Although moral injury is not a mental health disorder, it is a significant mental health issue with long-lasting emotional and psychological impact. Moral injury is a disruption in our trust that occurs within our moral values, ethical values, core beliefs and expectations. It can shatter our conscience or moral values in particular in situations where moral and ethical values and beliefs were transgressed.
There is an internal conflict that takes place within the self where actions of self or others are not in harmony with one’s moral values, standard, beliefs or conscience. The hidden pain of moral injury can go unrecognized and undetected and contribute to long suffering.

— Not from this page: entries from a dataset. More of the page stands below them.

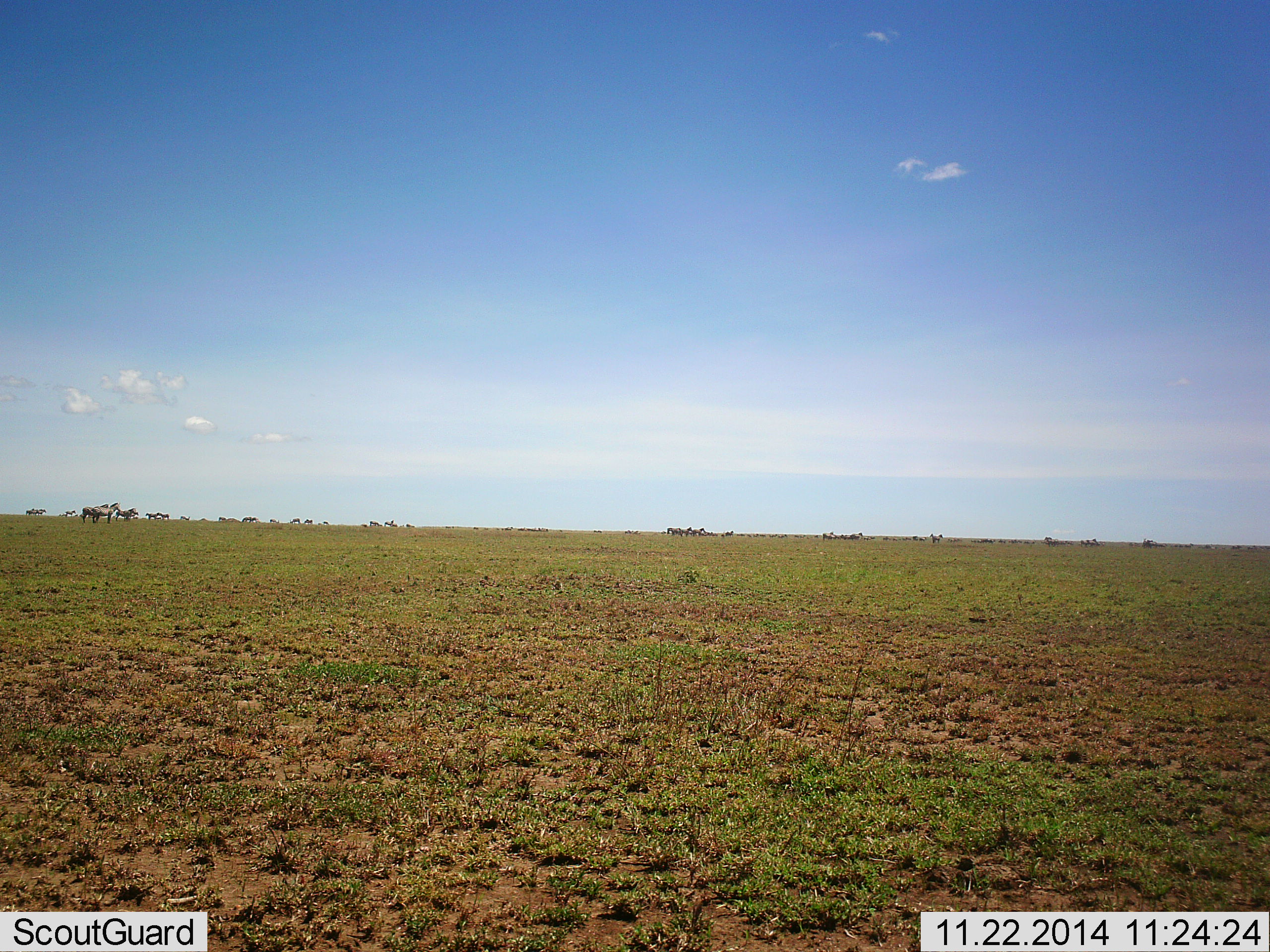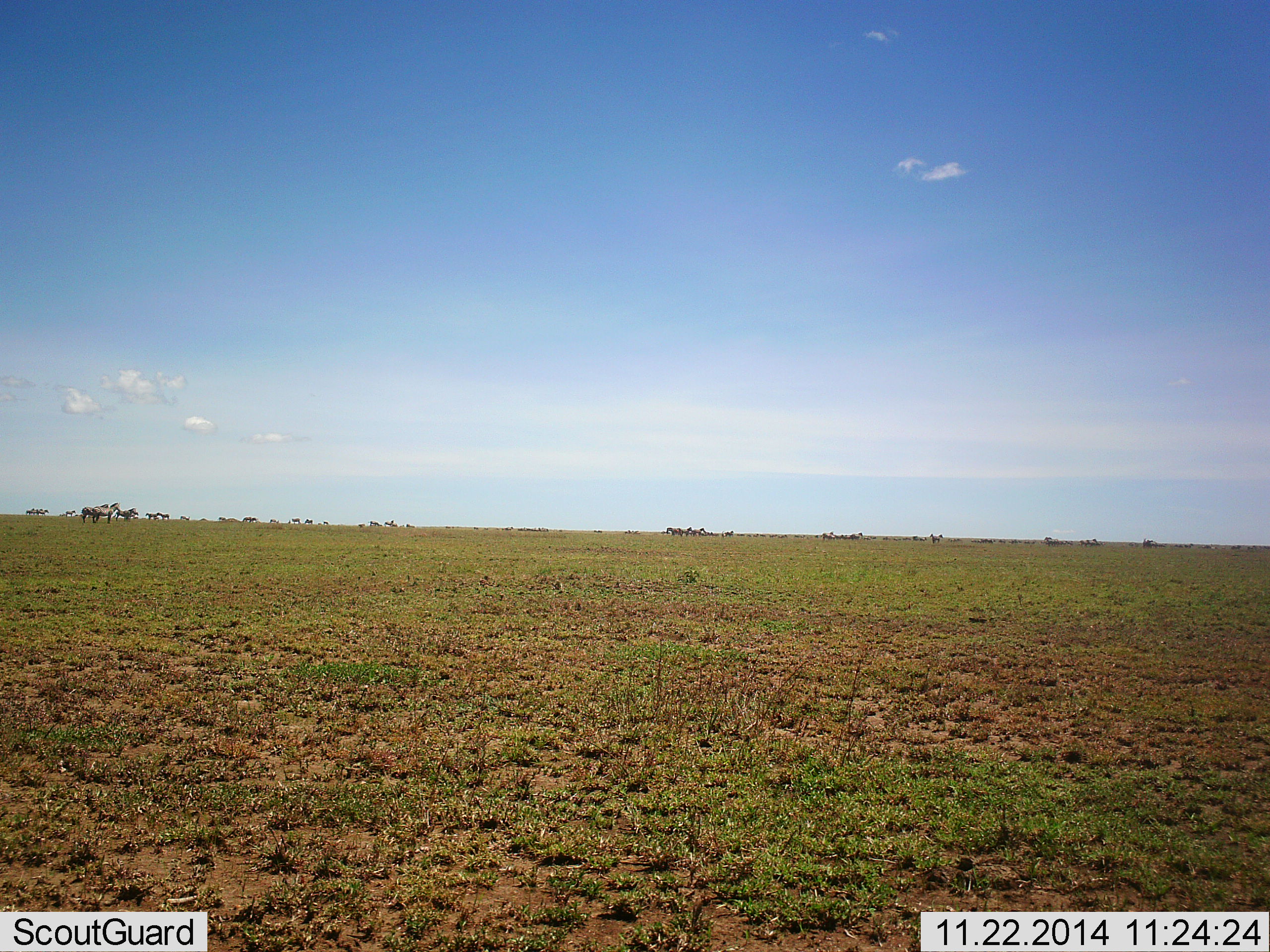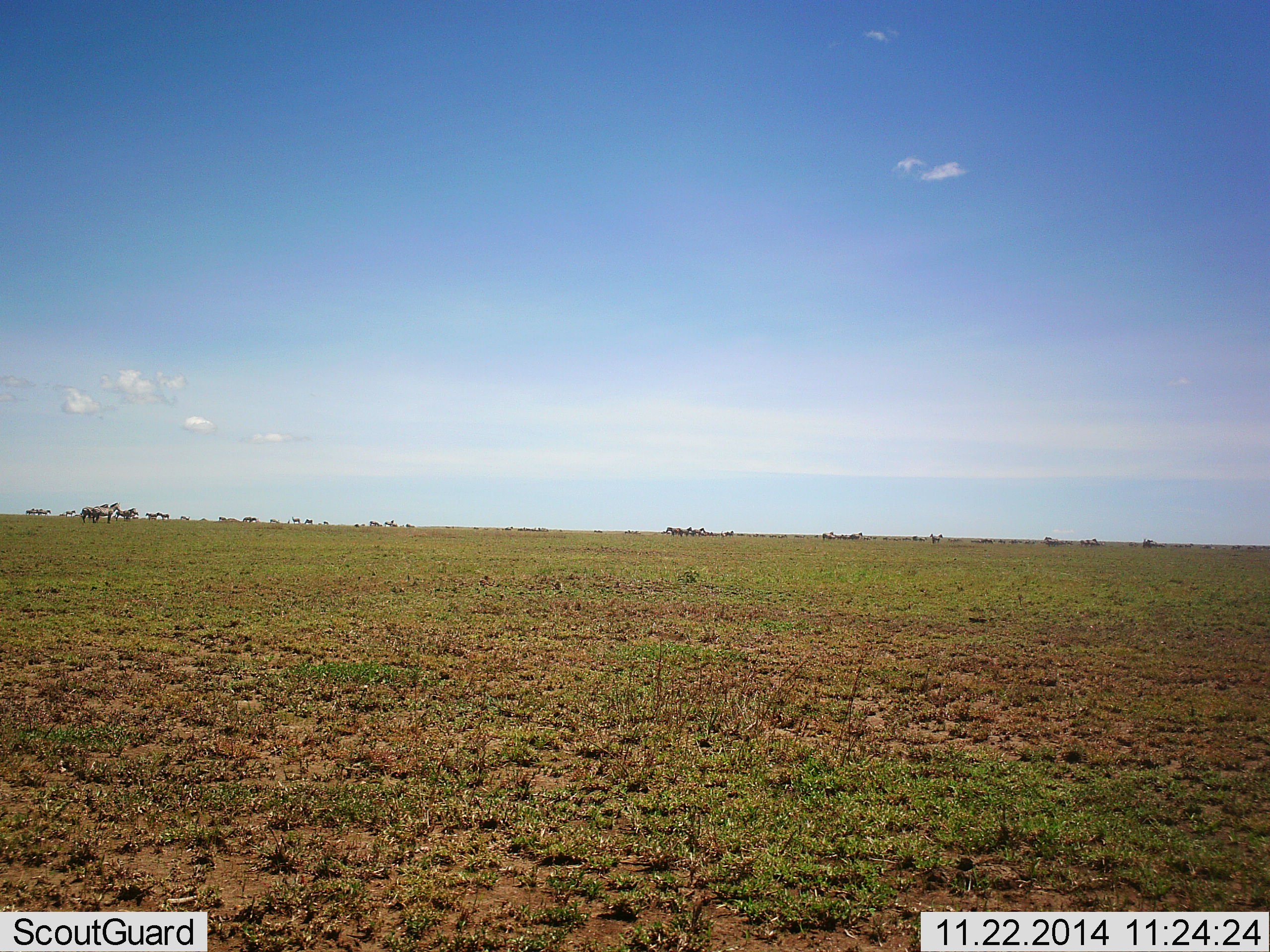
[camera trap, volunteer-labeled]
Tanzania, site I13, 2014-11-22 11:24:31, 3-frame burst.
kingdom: Animalia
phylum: Chordata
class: Mammalia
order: Perissodactyla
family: Equidae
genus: Equus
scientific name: Equus quagga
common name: plains zebra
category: zebra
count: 11-50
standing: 100%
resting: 0%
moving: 12%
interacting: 0%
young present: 0%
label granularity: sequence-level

Events that can increase the risk for moral injury might include: unintentional errors leading to injury or death; witnessing and/or failing to prevent harm or death; transgression of peers, leaders or organizations that betrayed our moral/ethical beliefs or expectations; or witnessing catastrophic events or another’s pain and suffering.
Moral injury has been associated with depression, post-traumatic stress disorder (PTSD), suicidal ideation, interpersonal conflict, prolonged recovery, difficulty resuming daily activities or returning to employment, substance use disorder and self-isolation.
Being first to respond to a trauma scene can increase the risk for psychological injuries given the close proximity. The risk to psychological health problems increase in particular following events that are violent in nature, events involving children and/or events that have some personal relevance. Being exposed to repeated mortality and morbidity can be emotionally, psychologically and physically exhausting. Added to the trauma and exhaustion can be the resulting moral injury that can go undetected and prolong recovery.
The symptoms of moral injury can be similar to the symptoms of PTSD, including:
•negative emotions such as shame, guilt, irritability, anger, embarrassment, anxiety and feelings of worthlessness.
•negative beliefs about oneself or others.
•behavioural responses such as avoidance, withdrawal, self-isolation, and emotional numbness.
An individual might be suffering from moral injury and not necessarily from PTSD. However, both tend to co-occur or run in parallel.
Sometimes moral injury contributes more to the pain, suffering and disability than the trauma exposure itself. Recognizing signs of moral injury and opening up the dialogue and receiving treatment can further help prognosis and treatment outcome, level of functioning and quality of life and well-being.
Other symptoms include feeling anxious, afraid, demoralized or “haunted” by decisions. Individuals may feel emotionally distant from others, experience relationship problems, have reduced empathy and increase their substance use.
Organizational and operational stressors within organizations can also increase risk for moral injury, in particular: heavy workloads that are difficult to manage; role ambiguity and role conflict; and poorly defined demands or responsibilities.
Psychological health and safety implementation strategies working on reducing organizational stressors can help reduce the risk for moral injury.